# DATA FOR THE TASK start

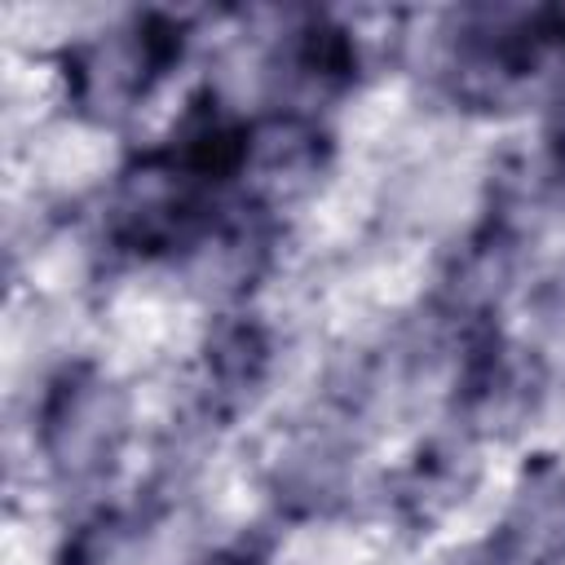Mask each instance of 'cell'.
Segmentation results:
<instances>
[{
	"label": "cell",
	"instance_id": "cell-7",
	"mask_svg": "<svg viewBox=\"0 0 565 565\" xmlns=\"http://www.w3.org/2000/svg\"><path fill=\"white\" fill-rule=\"evenodd\" d=\"M521 327H508L539 353H565V247L547 260H534L525 291L516 300Z\"/></svg>",
	"mask_w": 565,
	"mask_h": 565
},
{
	"label": "cell",
	"instance_id": "cell-1",
	"mask_svg": "<svg viewBox=\"0 0 565 565\" xmlns=\"http://www.w3.org/2000/svg\"><path fill=\"white\" fill-rule=\"evenodd\" d=\"M22 411V477L49 494H110L141 441L132 375L102 353L57 366L35 393H26Z\"/></svg>",
	"mask_w": 565,
	"mask_h": 565
},
{
	"label": "cell",
	"instance_id": "cell-8",
	"mask_svg": "<svg viewBox=\"0 0 565 565\" xmlns=\"http://www.w3.org/2000/svg\"><path fill=\"white\" fill-rule=\"evenodd\" d=\"M539 115H543V132H552L556 141H565V44H561V53H556V62L547 71Z\"/></svg>",
	"mask_w": 565,
	"mask_h": 565
},
{
	"label": "cell",
	"instance_id": "cell-5",
	"mask_svg": "<svg viewBox=\"0 0 565 565\" xmlns=\"http://www.w3.org/2000/svg\"><path fill=\"white\" fill-rule=\"evenodd\" d=\"M340 163L344 150L331 124L291 110H269L243 124L230 172V199L291 230L300 212L335 181Z\"/></svg>",
	"mask_w": 565,
	"mask_h": 565
},
{
	"label": "cell",
	"instance_id": "cell-4",
	"mask_svg": "<svg viewBox=\"0 0 565 565\" xmlns=\"http://www.w3.org/2000/svg\"><path fill=\"white\" fill-rule=\"evenodd\" d=\"M287 265V230L238 199H221L190 238L159 265L207 318L252 309Z\"/></svg>",
	"mask_w": 565,
	"mask_h": 565
},
{
	"label": "cell",
	"instance_id": "cell-2",
	"mask_svg": "<svg viewBox=\"0 0 565 565\" xmlns=\"http://www.w3.org/2000/svg\"><path fill=\"white\" fill-rule=\"evenodd\" d=\"M194 53L199 13L102 9V18L57 53L66 115L124 137L146 119L154 97L185 75Z\"/></svg>",
	"mask_w": 565,
	"mask_h": 565
},
{
	"label": "cell",
	"instance_id": "cell-9",
	"mask_svg": "<svg viewBox=\"0 0 565 565\" xmlns=\"http://www.w3.org/2000/svg\"><path fill=\"white\" fill-rule=\"evenodd\" d=\"M190 565H269V539H234V543H216L207 547L199 561Z\"/></svg>",
	"mask_w": 565,
	"mask_h": 565
},
{
	"label": "cell",
	"instance_id": "cell-6",
	"mask_svg": "<svg viewBox=\"0 0 565 565\" xmlns=\"http://www.w3.org/2000/svg\"><path fill=\"white\" fill-rule=\"evenodd\" d=\"M486 543L499 565H565V463L521 468Z\"/></svg>",
	"mask_w": 565,
	"mask_h": 565
},
{
	"label": "cell",
	"instance_id": "cell-3",
	"mask_svg": "<svg viewBox=\"0 0 565 565\" xmlns=\"http://www.w3.org/2000/svg\"><path fill=\"white\" fill-rule=\"evenodd\" d=\"M221 199L225 194L212 190L177 150L132 146L88 203L84 221L93 225L110 269L163 265Z\"/></svg>",
	"mask_w": 565,
	"mask_h": 565
},
{
	"label": "cell",
	"instance_id": "cell-10",
	"mask_svg": "<svg viewBox=\"0 0 565 565\" xmlns=\"http://www.w3.org/2000/svg\"><path fill=\"white\" fill-rule=\"evenodd\" d=\"M424 565H499V556H494V547L481 539V543H455V547L428 556Z\"/></svg>",
	"mask_w": 565,
	"mask_h": 565
}]
</instances>
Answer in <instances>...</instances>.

# DATA FOR THE TASK end

- _WHAT THE TASK ASKS_
Starting at the very beginning of the rows and going on through the line that contains "327H508L539 353H565V247L547 260H534L525", please retype those lines exactly, both end lines included. Leave the pictures out of your answer.

- _RESULT_
Mask each instance of 'cell'.
Segmentation results:
<instances>
[{
	"label": "cell",
	"instance_id": "cell-7",
	"mask_svg": "<svg viewBox=\"0 0 565 565\" xmlns=\"http://www.w3.org/2000/svg\"><path fill=\"white\" fill-rule=\"evenodd\" d=\"M521 327H508L539 353H565V247L547 260H534L525 291L516 300Z\"/></svg>",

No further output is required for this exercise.